I can count on two hands the people I can say, truthfully, I've clashed with in life. I can likely remember every one of their full names.
I take people as they are. Yes, I may draw wrong conclusions about them, doesn't everybody, at some point? Irrational and illogical behaviour may irritate me, but eventually I shrug and come to the conclusion life is too short to make a big deal out of it. I say, after putting the furniture back together that I've thrown around the room...
But - equally - I can count on two hands (but only just - start counting on the second hand that is) the number of people I have actually clicked with. My ally in the church, for instance; someone commented that they are like a sibling to me. Separated at birth? I muse...well, in fact all children in Christ were, if you think about it, we were there at creation, doomed to be parted until He hung on a tree for us to bring hope that we will be eternally united.
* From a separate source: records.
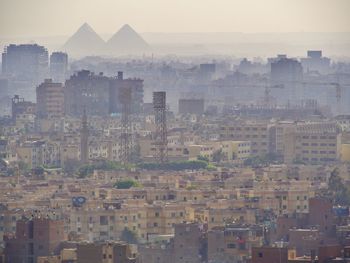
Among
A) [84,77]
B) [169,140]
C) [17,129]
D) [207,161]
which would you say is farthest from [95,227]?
[84,77]

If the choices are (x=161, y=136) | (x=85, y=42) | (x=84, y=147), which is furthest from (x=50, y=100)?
(x=85, y=42)

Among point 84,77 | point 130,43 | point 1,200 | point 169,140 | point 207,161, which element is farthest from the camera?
point 130,43

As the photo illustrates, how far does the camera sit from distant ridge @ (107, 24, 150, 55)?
174m

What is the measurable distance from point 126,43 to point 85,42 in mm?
2804

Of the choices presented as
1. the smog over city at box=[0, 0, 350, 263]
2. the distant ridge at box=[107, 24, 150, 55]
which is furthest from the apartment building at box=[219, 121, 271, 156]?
the distant ridge at box=[107, 24, 150, 55]

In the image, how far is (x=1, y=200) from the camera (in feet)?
149

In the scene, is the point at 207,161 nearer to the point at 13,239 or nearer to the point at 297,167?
the point at 297,167

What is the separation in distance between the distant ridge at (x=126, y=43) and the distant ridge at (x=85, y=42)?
0.81 m

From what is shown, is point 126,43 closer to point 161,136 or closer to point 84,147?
point 84,147

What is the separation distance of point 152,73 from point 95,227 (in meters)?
84.3

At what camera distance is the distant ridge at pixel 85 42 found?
17112 centimetres

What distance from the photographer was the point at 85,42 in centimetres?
17500

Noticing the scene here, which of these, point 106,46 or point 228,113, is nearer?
point 228,113

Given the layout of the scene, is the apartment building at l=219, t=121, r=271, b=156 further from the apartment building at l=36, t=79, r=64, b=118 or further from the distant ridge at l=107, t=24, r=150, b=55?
the distant ridge at l=107, t=24, r=150, b=55
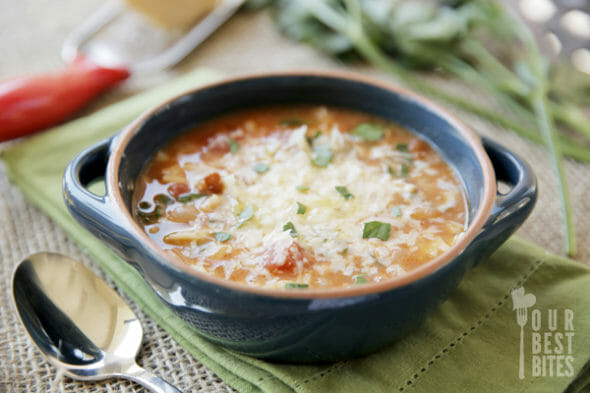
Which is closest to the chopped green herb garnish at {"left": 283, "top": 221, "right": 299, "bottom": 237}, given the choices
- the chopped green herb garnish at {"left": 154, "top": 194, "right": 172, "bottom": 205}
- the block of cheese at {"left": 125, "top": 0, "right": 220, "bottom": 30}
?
the chopped green herb garnish at {"left": 154, "top": 194, "right": 172, "bottom": 205}

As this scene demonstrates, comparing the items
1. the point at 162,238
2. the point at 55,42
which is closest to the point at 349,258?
the point at 162,238

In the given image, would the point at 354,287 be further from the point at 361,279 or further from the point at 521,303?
the point at 521,303

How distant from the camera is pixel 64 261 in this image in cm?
179

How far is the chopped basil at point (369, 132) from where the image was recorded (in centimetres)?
208

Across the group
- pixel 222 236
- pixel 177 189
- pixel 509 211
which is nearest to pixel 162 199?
pixel 177 189

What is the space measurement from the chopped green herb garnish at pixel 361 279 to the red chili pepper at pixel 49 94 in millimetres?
1558

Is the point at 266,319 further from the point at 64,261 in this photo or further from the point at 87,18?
the point at 87,18

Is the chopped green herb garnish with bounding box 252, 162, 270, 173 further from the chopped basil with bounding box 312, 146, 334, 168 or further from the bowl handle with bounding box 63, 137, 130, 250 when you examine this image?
the bowl handle with bounding box 63, 137, 130, 250

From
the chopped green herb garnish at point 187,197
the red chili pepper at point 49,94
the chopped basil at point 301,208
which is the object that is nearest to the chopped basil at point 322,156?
the chopped basil at point 301,208

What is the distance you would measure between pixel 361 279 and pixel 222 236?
1.32ft

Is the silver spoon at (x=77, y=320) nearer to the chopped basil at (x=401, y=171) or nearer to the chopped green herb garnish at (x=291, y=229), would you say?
the chopped green herb garnish at (x=291, y=229)

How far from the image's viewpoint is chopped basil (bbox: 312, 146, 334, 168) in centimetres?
194

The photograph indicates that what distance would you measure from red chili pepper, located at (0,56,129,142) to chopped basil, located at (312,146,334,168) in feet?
3.84

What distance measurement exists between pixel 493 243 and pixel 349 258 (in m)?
0.36
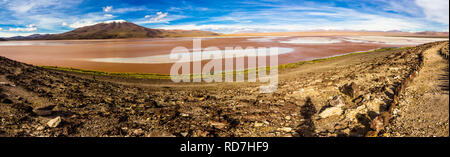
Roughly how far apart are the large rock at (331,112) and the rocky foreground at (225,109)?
3 centimetres

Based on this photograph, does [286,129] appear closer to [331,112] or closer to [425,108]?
[331,112]

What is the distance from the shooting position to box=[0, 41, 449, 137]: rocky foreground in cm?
591

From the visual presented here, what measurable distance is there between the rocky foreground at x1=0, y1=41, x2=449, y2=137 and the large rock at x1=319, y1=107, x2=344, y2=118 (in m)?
0.03

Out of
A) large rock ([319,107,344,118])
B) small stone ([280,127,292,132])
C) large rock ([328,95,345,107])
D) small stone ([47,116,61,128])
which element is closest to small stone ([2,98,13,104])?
small stone ([47,116,61,128])

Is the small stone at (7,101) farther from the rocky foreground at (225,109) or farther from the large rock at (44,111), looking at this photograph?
the large rock at (44,111)

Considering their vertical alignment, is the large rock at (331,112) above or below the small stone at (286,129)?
above

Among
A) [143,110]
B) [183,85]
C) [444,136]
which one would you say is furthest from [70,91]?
[444,136]

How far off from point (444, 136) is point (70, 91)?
13.1m

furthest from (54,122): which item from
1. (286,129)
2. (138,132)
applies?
(286,129)

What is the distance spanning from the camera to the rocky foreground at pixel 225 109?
5.91 meters

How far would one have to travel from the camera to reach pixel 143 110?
885cm

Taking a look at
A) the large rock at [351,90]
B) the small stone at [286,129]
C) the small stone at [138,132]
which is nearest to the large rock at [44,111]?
the small stone at [138,132]

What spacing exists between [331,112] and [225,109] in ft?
13.6

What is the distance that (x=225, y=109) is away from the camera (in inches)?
359
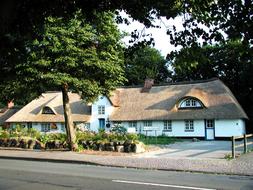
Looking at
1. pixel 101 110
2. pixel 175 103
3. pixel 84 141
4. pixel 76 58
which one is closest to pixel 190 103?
pixel 175 103

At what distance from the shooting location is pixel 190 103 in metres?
45.1

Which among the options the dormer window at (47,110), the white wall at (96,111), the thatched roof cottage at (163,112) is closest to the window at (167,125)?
the thatched roof cottage at (163,112)

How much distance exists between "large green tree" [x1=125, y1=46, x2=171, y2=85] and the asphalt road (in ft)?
177

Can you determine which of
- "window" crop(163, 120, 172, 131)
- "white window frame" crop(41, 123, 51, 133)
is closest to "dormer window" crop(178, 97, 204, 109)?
"window" crop(163, 120, 172, 131)

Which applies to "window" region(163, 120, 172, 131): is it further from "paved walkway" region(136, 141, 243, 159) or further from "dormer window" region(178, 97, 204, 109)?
"paved walkway" region(136, 141, 243, 159)

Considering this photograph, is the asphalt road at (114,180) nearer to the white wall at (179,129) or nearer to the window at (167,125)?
the white wall at (179,129)

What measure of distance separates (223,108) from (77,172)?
28839 mm

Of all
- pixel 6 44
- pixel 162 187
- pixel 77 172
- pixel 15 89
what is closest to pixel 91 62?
pixel 15 89

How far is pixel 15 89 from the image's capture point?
26359mm

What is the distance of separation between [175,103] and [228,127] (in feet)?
22.4

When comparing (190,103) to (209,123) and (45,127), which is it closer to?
(209,123)

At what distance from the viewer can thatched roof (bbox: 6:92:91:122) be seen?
175ft

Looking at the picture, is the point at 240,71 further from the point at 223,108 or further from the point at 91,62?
the point at 91,62

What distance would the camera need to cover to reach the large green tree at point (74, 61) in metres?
24.3
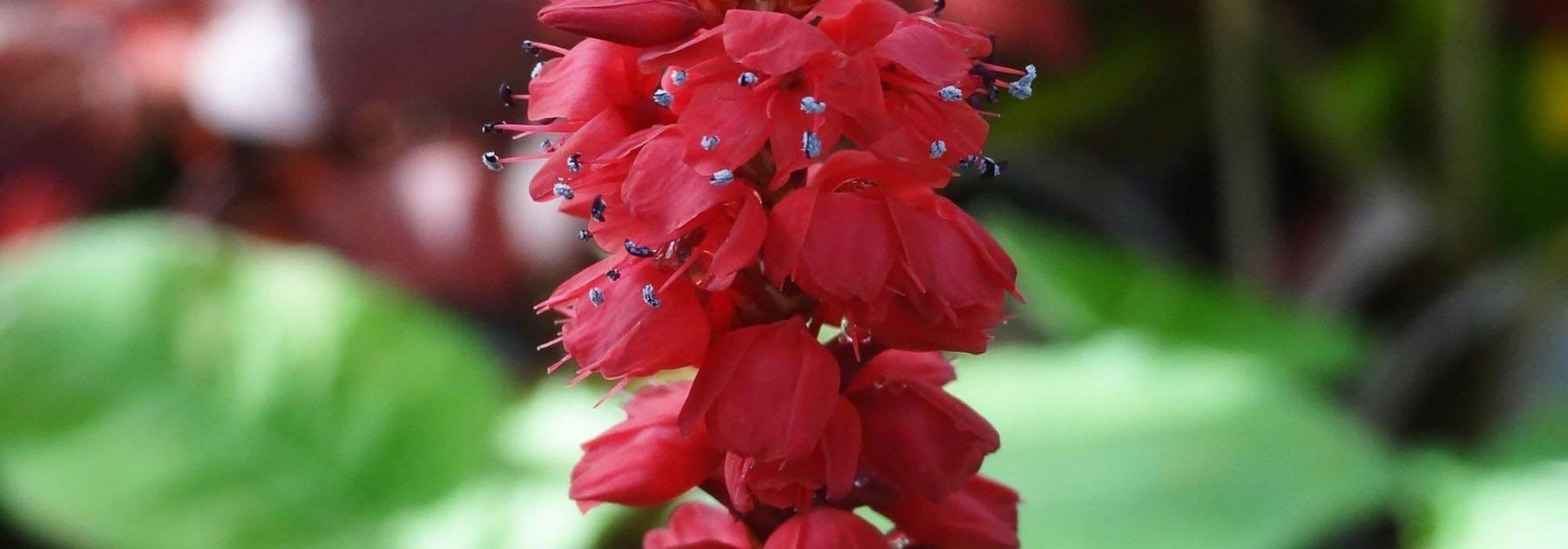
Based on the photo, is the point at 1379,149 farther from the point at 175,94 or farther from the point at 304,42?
the point at 175,94

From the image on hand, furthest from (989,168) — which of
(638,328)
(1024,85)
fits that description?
(638,328)

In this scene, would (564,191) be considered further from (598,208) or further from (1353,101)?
(1353,101)

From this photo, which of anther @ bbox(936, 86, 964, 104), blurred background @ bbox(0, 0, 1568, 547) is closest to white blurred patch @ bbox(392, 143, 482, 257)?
blurred background @ bbox(0, 0, 1568, 547)

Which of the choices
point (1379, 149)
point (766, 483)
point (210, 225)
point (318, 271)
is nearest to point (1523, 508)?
point (766, 483)

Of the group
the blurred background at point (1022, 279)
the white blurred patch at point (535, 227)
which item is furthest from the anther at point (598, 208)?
the white blurred patch at point (535, 227)

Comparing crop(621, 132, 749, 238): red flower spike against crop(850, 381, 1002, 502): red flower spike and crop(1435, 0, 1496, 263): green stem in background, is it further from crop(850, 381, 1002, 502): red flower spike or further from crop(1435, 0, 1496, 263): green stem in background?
crop(1435, 0, 1496, 263): green stem in background

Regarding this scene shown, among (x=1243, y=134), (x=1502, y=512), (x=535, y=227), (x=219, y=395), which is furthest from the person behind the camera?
(x=1243, y=134)
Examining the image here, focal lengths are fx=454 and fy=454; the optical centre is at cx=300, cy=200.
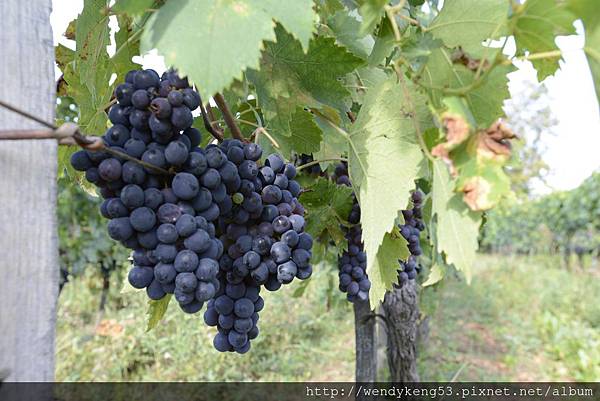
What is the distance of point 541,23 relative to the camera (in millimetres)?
681

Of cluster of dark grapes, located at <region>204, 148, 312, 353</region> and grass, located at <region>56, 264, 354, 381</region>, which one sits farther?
grass, located at <region>56, 264, 354, 381</region>

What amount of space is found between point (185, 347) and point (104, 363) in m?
0.79

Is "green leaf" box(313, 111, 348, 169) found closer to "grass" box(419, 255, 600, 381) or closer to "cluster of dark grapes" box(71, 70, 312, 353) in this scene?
"cluster of dark grapes" box(71, 70, 312, 353)

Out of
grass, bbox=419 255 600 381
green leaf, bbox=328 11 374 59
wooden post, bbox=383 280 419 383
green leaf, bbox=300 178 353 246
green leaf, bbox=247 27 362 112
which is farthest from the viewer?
grass, bbox=419 255 600 381

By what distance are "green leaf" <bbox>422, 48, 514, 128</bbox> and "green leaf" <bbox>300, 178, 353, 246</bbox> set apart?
19.5 inches

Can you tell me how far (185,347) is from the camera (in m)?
4.73

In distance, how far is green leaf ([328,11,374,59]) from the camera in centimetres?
110

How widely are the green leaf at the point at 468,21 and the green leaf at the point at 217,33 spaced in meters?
0.40

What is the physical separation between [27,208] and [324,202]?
0.87 meters

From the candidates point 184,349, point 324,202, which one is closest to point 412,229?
point 324,202

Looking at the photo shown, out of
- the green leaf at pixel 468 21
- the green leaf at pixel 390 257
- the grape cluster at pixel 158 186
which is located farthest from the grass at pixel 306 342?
the grape cluster at pixel 158 186

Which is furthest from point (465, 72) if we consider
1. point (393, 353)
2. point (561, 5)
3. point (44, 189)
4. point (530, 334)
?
point (530, 334)

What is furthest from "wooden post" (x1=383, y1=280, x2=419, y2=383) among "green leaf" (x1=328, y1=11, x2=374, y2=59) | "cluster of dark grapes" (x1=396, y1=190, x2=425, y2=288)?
"green leaf" (x1=328, y1=11, x2=374, y2=59)

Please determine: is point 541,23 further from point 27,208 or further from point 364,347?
point 364,347
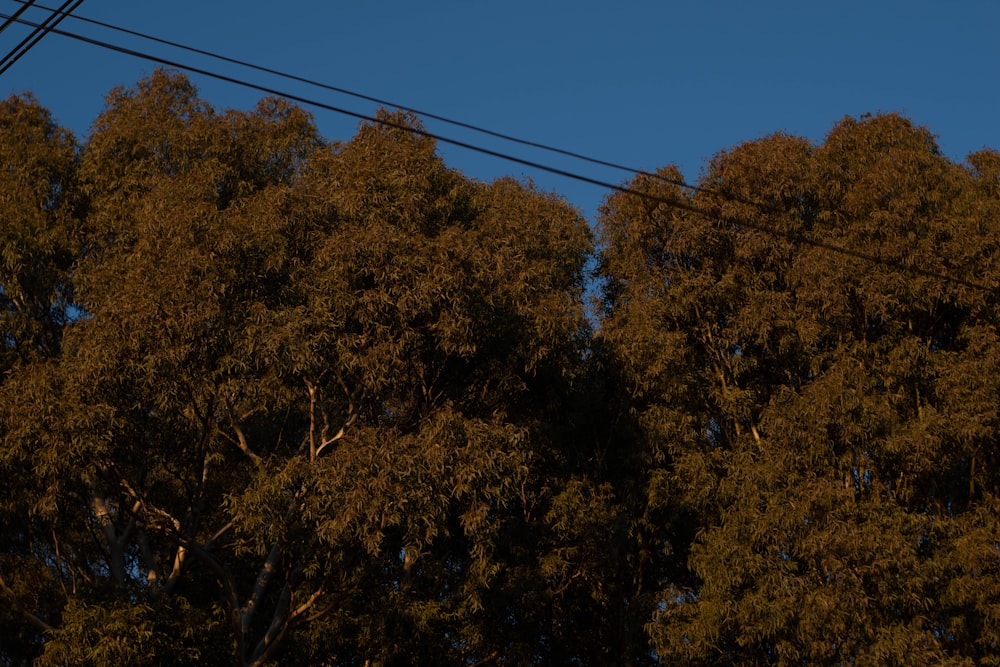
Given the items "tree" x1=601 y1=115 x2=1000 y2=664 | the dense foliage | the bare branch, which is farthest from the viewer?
the bare branch

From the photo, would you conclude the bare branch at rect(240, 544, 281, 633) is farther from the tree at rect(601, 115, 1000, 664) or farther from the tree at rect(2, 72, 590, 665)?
the tree at rect(601, 115, 1000, 664)

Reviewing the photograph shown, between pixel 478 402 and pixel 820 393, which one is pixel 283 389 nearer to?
pixel 478 402

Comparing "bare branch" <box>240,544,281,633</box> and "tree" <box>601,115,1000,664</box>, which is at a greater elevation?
"tree" <box>601,115,1000,664</box>

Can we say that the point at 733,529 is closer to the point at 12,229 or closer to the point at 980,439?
the point at 980,439

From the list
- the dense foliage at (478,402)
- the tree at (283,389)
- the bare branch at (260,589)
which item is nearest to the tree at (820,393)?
the dense foliage at (478,402)

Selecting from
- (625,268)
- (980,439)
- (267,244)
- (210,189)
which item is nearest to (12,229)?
(210,189)

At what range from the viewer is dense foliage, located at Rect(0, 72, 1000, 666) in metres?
17.2

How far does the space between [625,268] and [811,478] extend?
20.3ft

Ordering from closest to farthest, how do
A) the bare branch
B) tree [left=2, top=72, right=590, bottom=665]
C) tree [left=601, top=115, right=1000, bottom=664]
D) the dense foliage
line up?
tree [left=2, top=72, right=590, bottom=665] < the dense foliage < tree [left=601, top=115, right=1000, bottom=664] < the bare branch

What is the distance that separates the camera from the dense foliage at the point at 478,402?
56.4 ft

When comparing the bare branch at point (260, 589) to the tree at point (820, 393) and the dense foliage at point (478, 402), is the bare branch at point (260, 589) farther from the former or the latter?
the tree at point (820, 393)

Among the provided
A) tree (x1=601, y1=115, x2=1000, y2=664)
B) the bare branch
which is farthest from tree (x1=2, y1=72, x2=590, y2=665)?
tree (x1=601, y1=115, x2=1000, y2=664)

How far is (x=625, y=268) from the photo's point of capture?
23.8 metres

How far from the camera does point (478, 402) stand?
21047mm
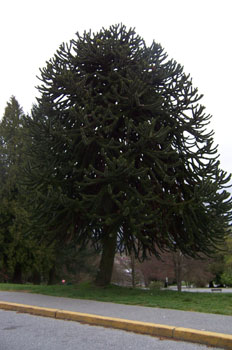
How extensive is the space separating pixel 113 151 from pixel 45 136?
92.8 inches

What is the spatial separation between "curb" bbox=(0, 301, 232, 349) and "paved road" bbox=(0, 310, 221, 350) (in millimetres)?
158

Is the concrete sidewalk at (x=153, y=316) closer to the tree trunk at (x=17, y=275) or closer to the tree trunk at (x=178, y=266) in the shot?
the tree trunk at (x=17, y=275)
But, yes, that person is special because we think in the same way, and have similar churchy-type upbringing.
It's a blessing to find someone else to connect with, and I had a long conversation with them last night. We talked about this and that, the person recently widowed and what it's done to them, meetings, conferences, and...
...changes. They're changing church because they know God has told them to. Is this another signpost for me? And which way? They had wise words for me, but I was unwilling to go into the full story - no-one, not my SOH, not my allies, know the full story and I'm not ready to pour it all out. Not even here. Especially not here. I state nothing here that I wouldn't repeat to those I meet. God knows it all though. I've stated my woes verbally and my spirit has groaned with it for months now.
I really hope there is an answer. And soon.